Amyotrophic Lateral Sclerosis is a progressive degenerative neurological disorder that can not be cured. For reasons not yet understood, the nerve cells of the brain and spinal cord that control voluntary muscle movement gradually deteriorate. As a result, the muscles become useless, causing paralysis and death, usually within 2-5 years.

The only nerve cells affected are lower motor neurons, which control various things such as the movement of your limbs, swallowing, and even some aspects of breathing. But the senses and thought processes remained normal. Pain is rare in this disease. The disease is relatively rare: Approximately 5,000 new cases are diagnosed in the US each year. The disease is almost always attack after age 40 years, and it affects more men than women.

What Causes Amyotrophic Lateral Sclerosis?
Amyotrophic Lateral Sclerosis Although the cause is unknown, but genetic factors play a role in the 5% to 10% of cases. A small portion of all cases of familial Amyotrophic Lateral Sclerosis (ie, Amyotrophic Lateral Sclerosis derivative) is believed to be caused by a defective gene that prevents the body to produce an enzyme called superoxide dismutase in normal amounts. This enzyme helps neutralize free radicals. Free radicals are highly reactive oxygen molecules, which are produced during metabolism and is able to destroy body tissues. The researchers speculate that defects in the protective enzyme may also include non-derivative ALS and environmental toxins can also be a factor.

Some evidence suggests that the disease may be triggered by exposure to heavy metals, animal skins, or fertilizer, although this has not been proven. Viral infections and severe physical trauma is also expected as a possible contributor. Another theory linking ALS with a phenomenon called excitotoxicity, in which the nerve cells that control movement are stimulated by the neurotransmitter glutamate to the point where the nerve cells eventually die.

What are the symptoms of Amyotrophic Lateral Sclerosis?
In the early stages, the symptoms of Amyotrophic Lateral Sclerosis, also called Lou Gehrig's disease, among others:
  • Increasing weakness in the limbs, especially in the hands of
  • Difficulty walking.
  • Awkward hand.
  • Fasciculations, namely mild twitch under the skin
  • speech disorders
  • difficulty swallowing
Along Amyotrophic Lateral Sclerosis develops, the symptoms may include:
  • The weakening of the other limbs, possibly accompanied by twitching, muscle cramps, and quick reflexes and excess.
  • Problems with chewing, swallowing, and breathing. Drool may occur.
  • In the end paralysis
Contact Your Doctor About Amyotrophic Lateral Sclerosis If:
You have one of the above symptoms. Amyotrophic Lateral Sclerosis require professional medical care.
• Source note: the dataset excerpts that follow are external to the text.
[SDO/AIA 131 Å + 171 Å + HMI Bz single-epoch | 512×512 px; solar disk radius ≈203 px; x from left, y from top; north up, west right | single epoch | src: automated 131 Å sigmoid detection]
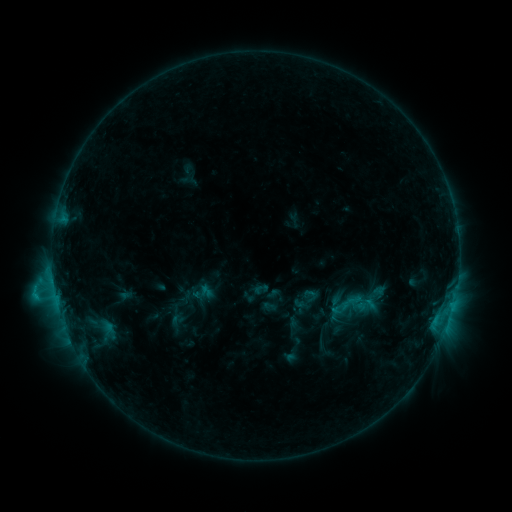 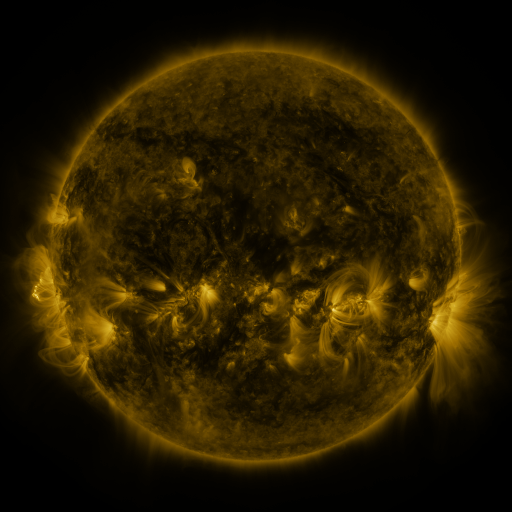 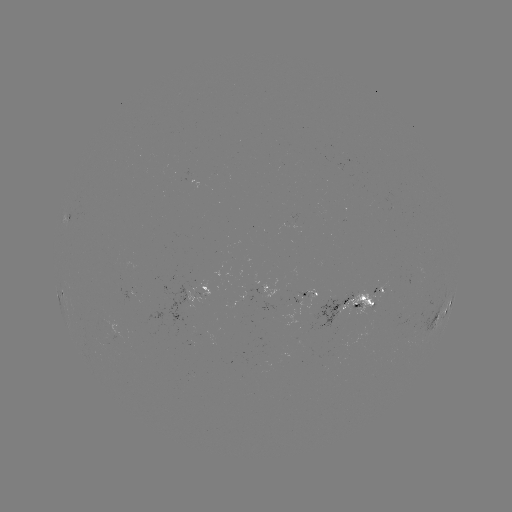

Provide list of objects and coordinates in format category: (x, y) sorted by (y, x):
sigmoid: (354, 304)
sigmoid: (180, 319)
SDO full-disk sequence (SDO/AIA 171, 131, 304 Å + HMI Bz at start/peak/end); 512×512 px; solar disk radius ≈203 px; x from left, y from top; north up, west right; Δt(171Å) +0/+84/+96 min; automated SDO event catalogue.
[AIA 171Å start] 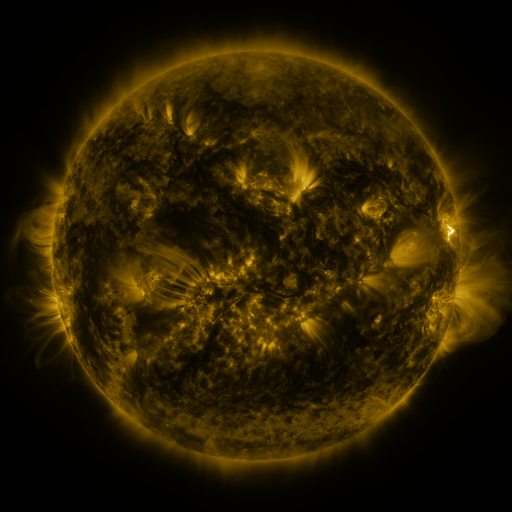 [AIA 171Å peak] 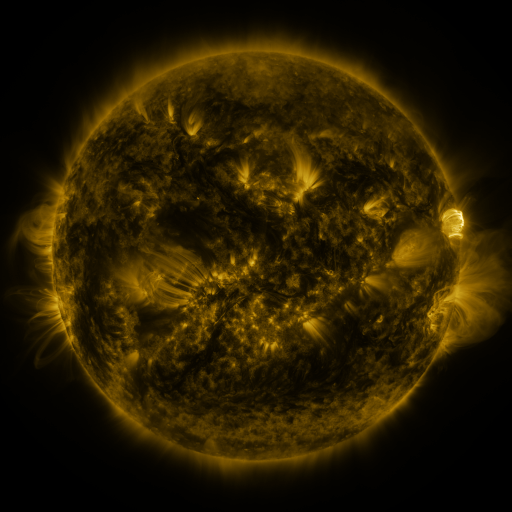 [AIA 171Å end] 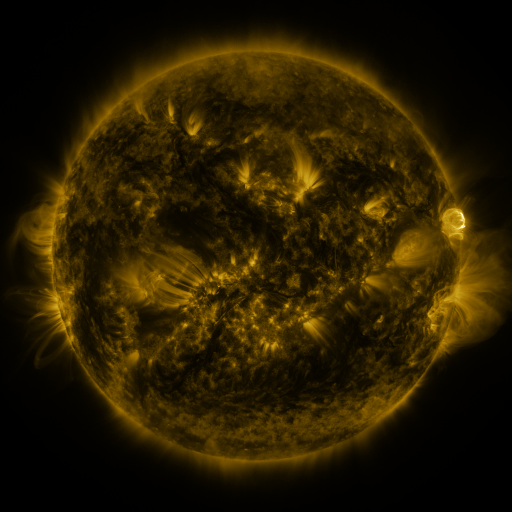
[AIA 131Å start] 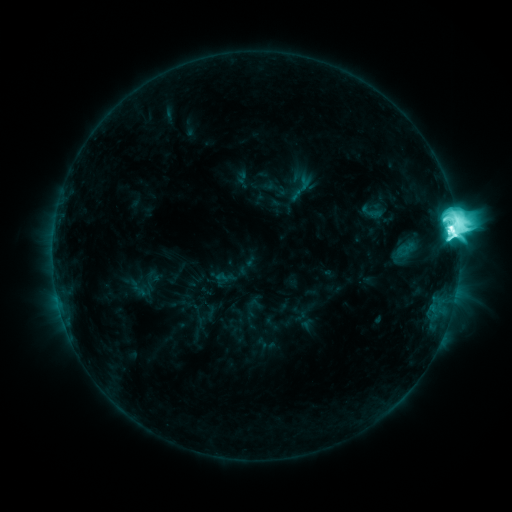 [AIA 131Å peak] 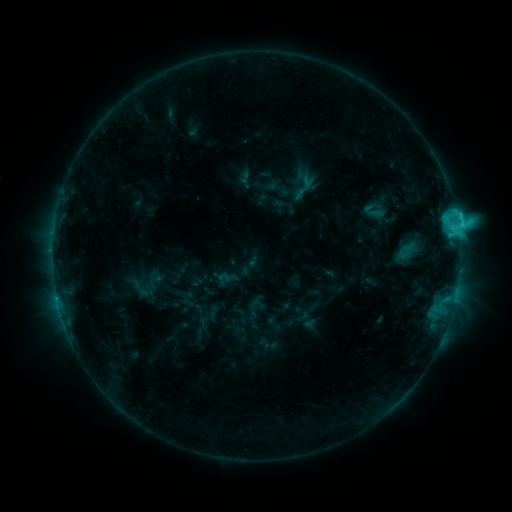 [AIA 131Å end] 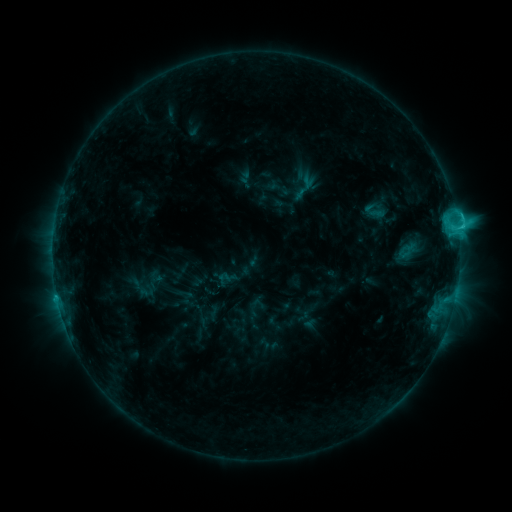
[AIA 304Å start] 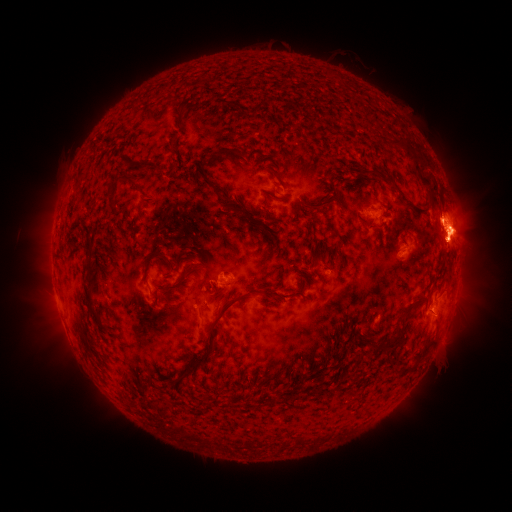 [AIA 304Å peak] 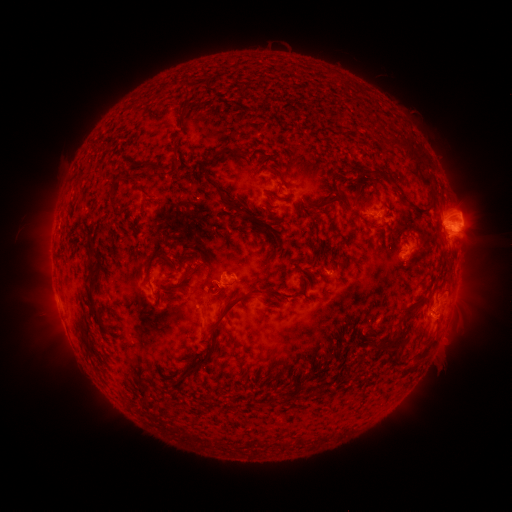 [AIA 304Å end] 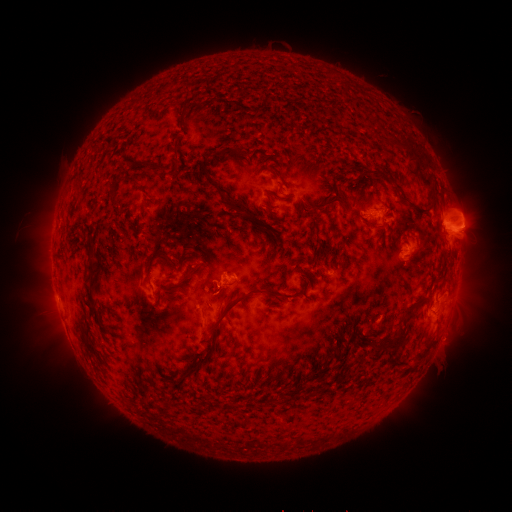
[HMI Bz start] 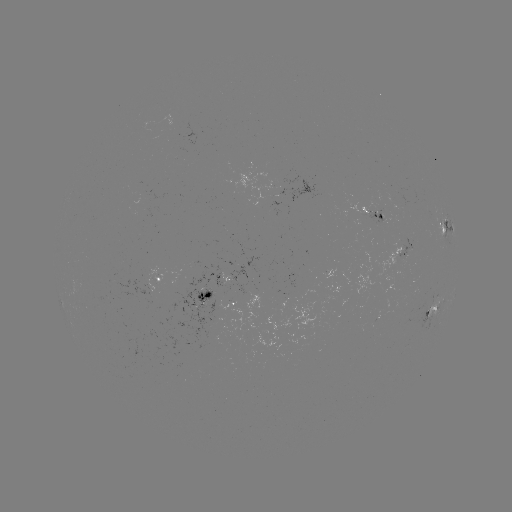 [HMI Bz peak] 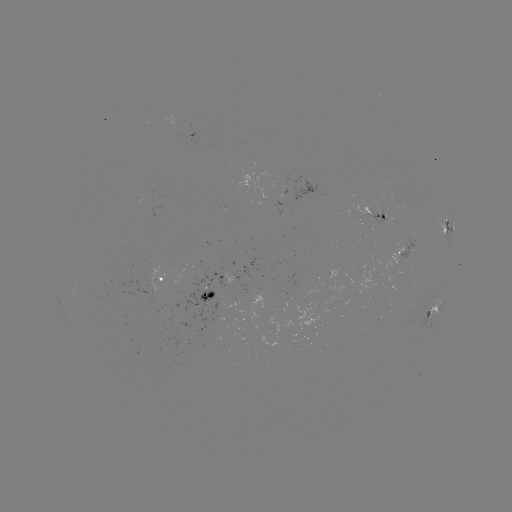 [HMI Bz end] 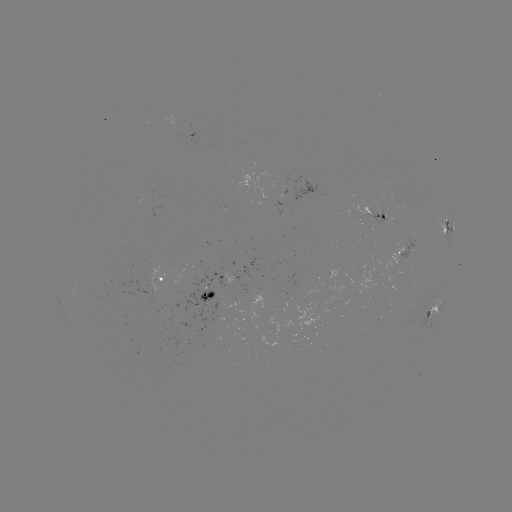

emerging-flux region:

How to Diagnose Amyotrophic Lateral Sclerosis?
Amyotrophic Lateral Sclerosis to diagnose, neurologists will perform an electromyogram (EMG), which is used to detect nerve damage. Additional tests can rule out other muscular dystrophy, multiple sclerosis, spinal cord tumors, or other diseases.

What Treatment for Amyotrophic Lateral Sclerosis?
Although there is no treatment that slow or stop the progression of Amyotrophic Lateral Sclerosis, but there are a variety of drugs and devices to help control the symptoms and make your life with this disease becomes easier.

Conventional treatment for ALS
Rilutek (riluzole) is a drug approved for the treatment of ALS. How it works is not known with certainty, but it seems that these drugs prevent damage which may result from nerve cells that are stimulated by glutamate. Studies have shown these drugs may enhance the function and survival of patients with ALS. However, because of the potential side effects involving the liver, it would require close monitoring by your doctor.

Physical therapy can improve circulation and help extend the use of the muscles in the early stages of ALS. In addition, a variety of drugs can be prescribed as the development of ALS to help cope with the symptoms.

Baclofen relieve stiffness in the limbs and throat. Decreased muscle and weight loss can be slowed with a nutritional supplement called branched-chain amino acid (BCAA). Phenytoin may relieve cramps. Tricyclic antidepressants can help control excessive saliva production, which is one of the symptoms of Amyotrophic Lateral Sclerosis. Antidepressants may also be prescribed to help depression, conditions that often accompany severe illness.